Common procedures like MRIs, ultrasound, mammography, and colonoscopies can be scheduled in advance and are the most “shoppable.” Start by asking your doctor for the specific name of the exam (being sure to ask if it is with, without, or with and without contrast), or ask for the exam code, which is used for billing purposes. Make sure you understand why the test or procedure is being ordered, which can affect the cost. A colonoscopy, for example, could cost an insured patient anywhere from $0 to $10,000 out of pocket, depending on whether it’s considered “screening” or “diagnostic,” where it’s performed, and whether the facility and/or the physician are in-network.
Most insurers now have online tools that let plan members see how their out-of-pocket costs night vary for the same service at different in-network providers. Some insurers’ tools are cumbersome, and most caution that the amounts listed are just estimates that could change without notice. This is because each facility can be contracted with the same payor for different rates. For example, your Aetna plan will most likely pay a higher rate for hospital based services than an outpatient facility. This, in turn, impacts your out of pocket costs (especially for those in a high-deductible based plan).
Many providers offer cash or “self-pay” rates that may be lower than what you would pay using your insurance.
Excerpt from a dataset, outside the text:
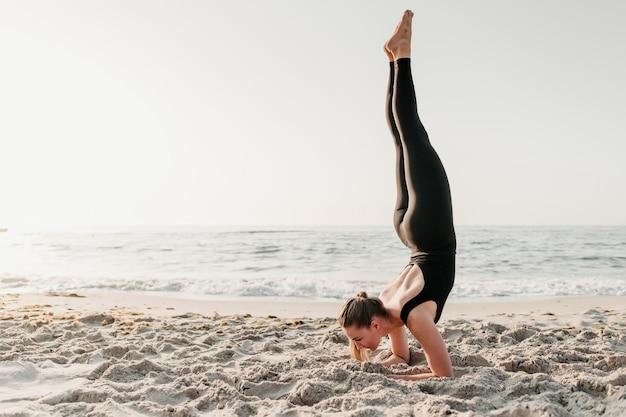 Vrouw die handstand in zand doet dichtbij oceaan het praktizeren yogaasana Premium Foto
Insurers’ cost-estimator tools typically don’t give you this information, so you’ll have to call the facility and ask for the cash-pay price. Be sure to ask if ALL fees are included in the estimate (i.e. physician and/or drug fees.
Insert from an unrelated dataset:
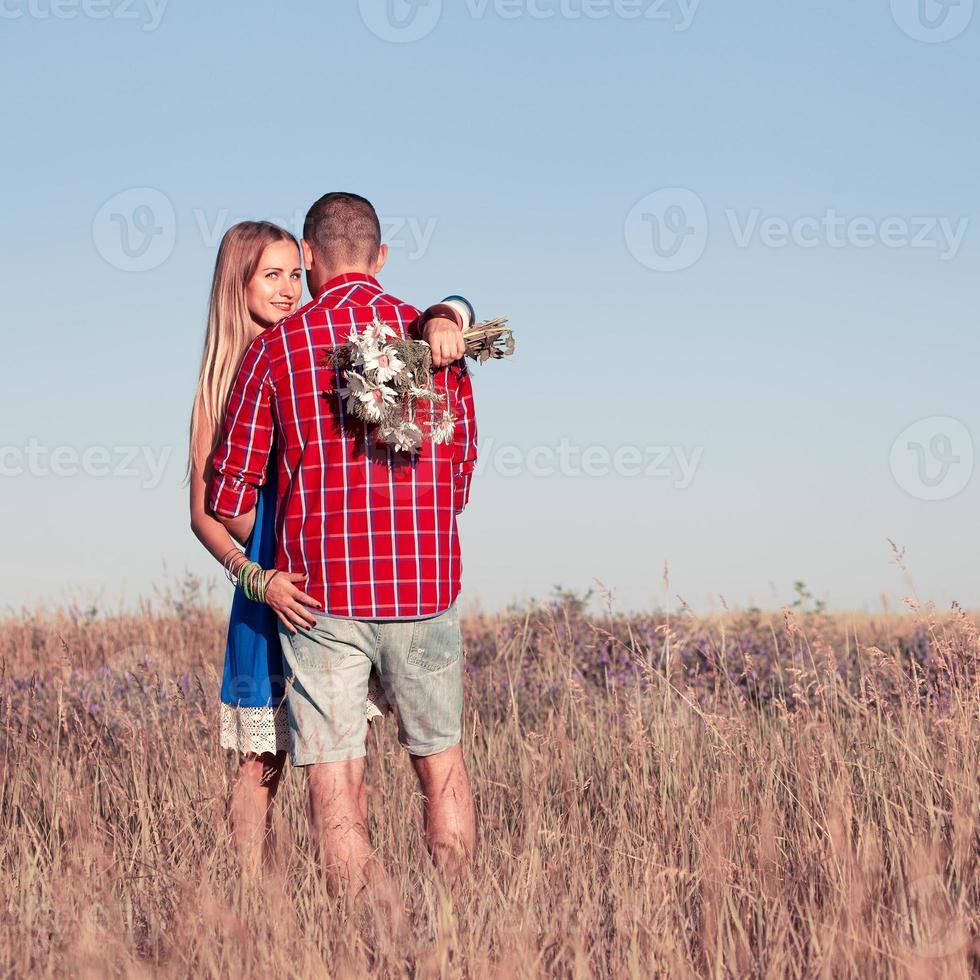 histoire d'amour. beau jeune couple marchant dans le pré, en plein air photo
Stand-alone imaging centers, outpatient surgery centers and urgent-care clinics are generally much less expensive than hospitals, and offer lower cash rates to patients who pay at the time of service. Some will look up your coverage, so you can compare the cash price they are offering to the out-of-pocket amount you would owe using your insurance.
Hospitals also offer self-pay rates, though their policies vary widely. Most offer discounts of 20 percent to 80 per cent off their “charges”, but “charges” are often highly inflated list prices that providers work from when negotiating actual fees with insurance companies. Deeper discounts may be available to those who qualify for financial aid, so it pays to call the provider or hospital’s financial-services department and ask.
Consumers seeking to compare cash prices for medical services can now turn to a growing number of websites for help, unfortunately they haven’t been fully developed for northern Nevada as of yet.
High Cost ≠ High Quality
Assessing how providers compare in quality is also important, although that information can be difficult to find. Now that prices are more transparent to customers and patients, people want to know, is that $6.000 MRI so much better than a $600 one with the same billing code two blocks away? Ask your doctor, and if you don’t get a satisfactory answer, take your healthcare into your own hands ind call the facilities directly.